Örneğin 2010-2011 ders yılı başlangıcında üniversiteleri yarıştırıp sıralayan
sistemlerden bir tanesi olan QS World
University Rankings isimli sıralamada,
dünyanın bir numaralı üniversitesi meşhur
İngiliz Cambridge olarak ilan
edilirken ardından Times Higher Education isimli sıralamada, Amerikalı Harvard üniversitesi
birinci ilan edilmişti. Bizim üniversiteler de hangi sistemde daha yüksek bir yer
tutabilirlerse “sistem dediğin işte budur” demekten geri durmadılar.
Harvard’ı birinci ilan eden sıralamaya, Amerika dışından
sadece ilk 10 un sonlarına doğru Cambridge ve Oxford girebilirken, diğer sıralamada
Cambridge üniversitesi dünyada 1 numara olmak kaydıyla ilk 5 tamamen İngiliz
üniversitelerinden oluşmaktaydı. Aynı şeyi
ölçtüğünü söyleyerek böyle farklı sonuçlar elde etmek nasıl izah edilebilirdi? Yoksa yine tipik batı iki yüzlülüğü
ile mi karşı karşıyaydık? Daha çok talep edilmek, yani daha çok para getirecek
öğrencileri çekmek için arz tarafına klasik toplum mühendislik uygulamaları mı
yapılıyordu?
Batılılar aralarında çekişe dursun, sıralamalardan
birinde listeye hiç giremeyen Mısır’ın İskenderiye Üniversitesini diğer
sıralamada 147. sırada görünce bu üniversiteyi biraz inceleme gereği duydum. Dünyada
ilk 200 içine giren ve İskenderiye’nin ise gerisinde kalan üniversitelere
baktığınızda, asistanlığımın 2 yılını geçirmiş olmaktan gurur duyduğum, 9 tane
Nobel ödülü kazanmış bilim adamlarını yetiştiren Kraliyet Liverpool Üniversitesi,
ABD’de çok önemli bir tıp fakültesine sahip olan Georgetown veya orta batı
Amerika’nın en büyüklerinden Illinois Üniversitesini görünce, bunları geride bırakan
bu kahraman İskenderiye Üniversitesine olan merakım daha da arttı. İskenderiye
acaba ne yapmıştı da bu denli köklü, zengin ve büyük üniversiteleri geride
bırakabilmişti? Gerçi 197 000 öğrenci ve 18 500 öğretim elemanı ile
kalabalık bir müessese olduğuna şüphe yoktu ve bu sayılar merakımı daha da
artırdı.
İskenderiye Üniversitesini listede öne geçiren en önemli
artı değer, bu üniversiteden çıkan yayınlara yapılan atıflardı. Yani bunun
anlamı, İskenderiye Üniversitesi bünyesinde bulunan elemanlar tarafından
yapılan yayınlar, dünyada bilim elemanları tarafından kabul gören ve diğer
çalışmalarda yaygın olarak referans verdikleri değerli bilgiler ihtiva ediyor
olmalılardı. Hal bu iken, Web of World Universities
sıralamasına bakıldığında İskenderiye üniversitesi, bırakınız dünyada 147.
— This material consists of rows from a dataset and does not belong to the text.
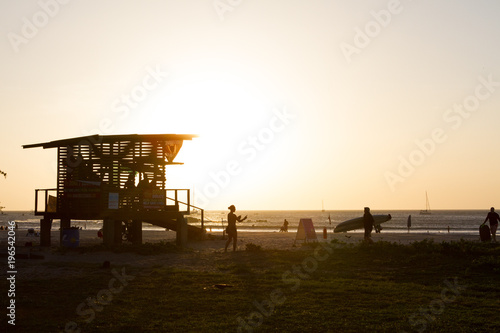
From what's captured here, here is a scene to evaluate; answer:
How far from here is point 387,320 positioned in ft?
32.2

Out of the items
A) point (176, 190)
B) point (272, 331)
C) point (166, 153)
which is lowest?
point (272, 331)

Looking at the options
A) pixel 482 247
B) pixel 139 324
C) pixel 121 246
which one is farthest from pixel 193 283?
pixel 482 247

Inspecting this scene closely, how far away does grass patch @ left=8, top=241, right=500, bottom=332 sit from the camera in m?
9.58

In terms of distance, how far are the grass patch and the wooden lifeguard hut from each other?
980cm

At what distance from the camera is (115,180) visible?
27812 millimetres

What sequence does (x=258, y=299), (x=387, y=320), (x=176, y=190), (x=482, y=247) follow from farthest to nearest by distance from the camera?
(x=176, y=190) → (x=482, y=247) → (x=258, y=299) → (x=387, y=320)

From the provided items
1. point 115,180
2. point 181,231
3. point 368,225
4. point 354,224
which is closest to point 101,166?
point 115,180

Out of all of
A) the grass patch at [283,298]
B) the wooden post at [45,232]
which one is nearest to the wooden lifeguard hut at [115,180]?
the wooden post at [45,232]

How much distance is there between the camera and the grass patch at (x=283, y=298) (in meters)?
9.58

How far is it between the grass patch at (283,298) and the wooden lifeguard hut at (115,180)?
980cm

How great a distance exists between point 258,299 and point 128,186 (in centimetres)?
1795

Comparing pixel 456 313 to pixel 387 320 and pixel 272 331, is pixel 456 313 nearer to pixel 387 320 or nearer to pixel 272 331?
pixel 387 320

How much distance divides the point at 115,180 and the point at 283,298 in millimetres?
17871

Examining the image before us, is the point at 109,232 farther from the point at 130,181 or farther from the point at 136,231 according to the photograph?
the point at 136,231
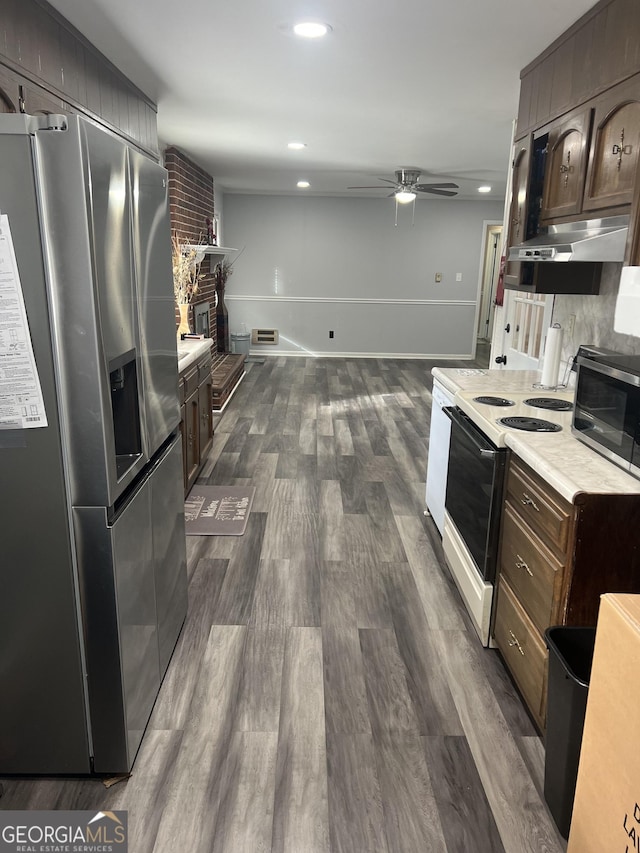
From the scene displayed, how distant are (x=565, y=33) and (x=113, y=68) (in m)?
2.19

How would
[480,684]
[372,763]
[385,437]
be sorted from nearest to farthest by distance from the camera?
[372,763] → [480,684] → [385,437]

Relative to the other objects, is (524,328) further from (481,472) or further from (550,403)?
(481,472)

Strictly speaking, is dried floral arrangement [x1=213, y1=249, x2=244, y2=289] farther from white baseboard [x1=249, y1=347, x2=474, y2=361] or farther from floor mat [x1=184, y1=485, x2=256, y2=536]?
floor mat [x1=184, y1=485, x2=256, y2=536]

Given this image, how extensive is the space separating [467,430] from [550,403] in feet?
1.48

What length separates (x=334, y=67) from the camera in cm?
311

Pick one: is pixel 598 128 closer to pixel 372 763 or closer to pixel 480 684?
pixel 480 684

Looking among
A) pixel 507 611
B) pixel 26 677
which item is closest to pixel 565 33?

olmayı, Mısır’ın içindeki sıralamada ilk 10 üniversite arasına bile zor
giriyordu ve hatta İskenderiye kentinde bile ondan daha iyi bir üniversitenin
adı geçmekteydi.
Sonunda anlaşıldı ki, İskenderiye Üniversitesinin
başarısının arkasındaki neden, Mohamed El
Naschie isimli müellifin 16 yılda yazdığı
320 den fazla sayıdaki makaleydi. El Naschie yılda 20 tane kadar yayınladığı makalelerini
basan derginin aynı zamanda editörlüğünü de yapmaktaydı! İddialara göre hem bilgileri
üreten, hem de doğruluklarını teyid ederek dergide yayınlamaya karar veren
konumunda kendisi vardı. Ayrıca hep kendi yazılarında kendi makalelerine atıfta
bulunduğu içindir ki, mensup olduğu İskenderiye Üniversitesi en çok atıf alan
üniversiteler sıralamasında en önlerdeydi ve bu durumu dikkate alan bazı
sıralamalarda da dünya üniversiteleri arasında adı geçmekteydi. Durumu fark
eden fizikçiler konuyu deşince, El Naschie’nin yoğurdum kara demeyip, kendisini
itham edenleri mahkemeye verdiğini de okudum. Maamafih ana davayı açtığı Nature
mecmuası 2012 de davayı kazanmış ve mahkemede El Naschie’nin bu anlaşmazlıkta
haksız olduğu da kanıtlanmış. Şimdi gel gelelim, bu ciddiyetteki bir mecmuada
yazılan yazılar, “uluslararası yayın” kabul edilerek, ülkemiz de dahil kaç
ülkede kaç kişi öğretim üyesi oldu, puanlar aldı, atamalar yapıldı bilmiyorum.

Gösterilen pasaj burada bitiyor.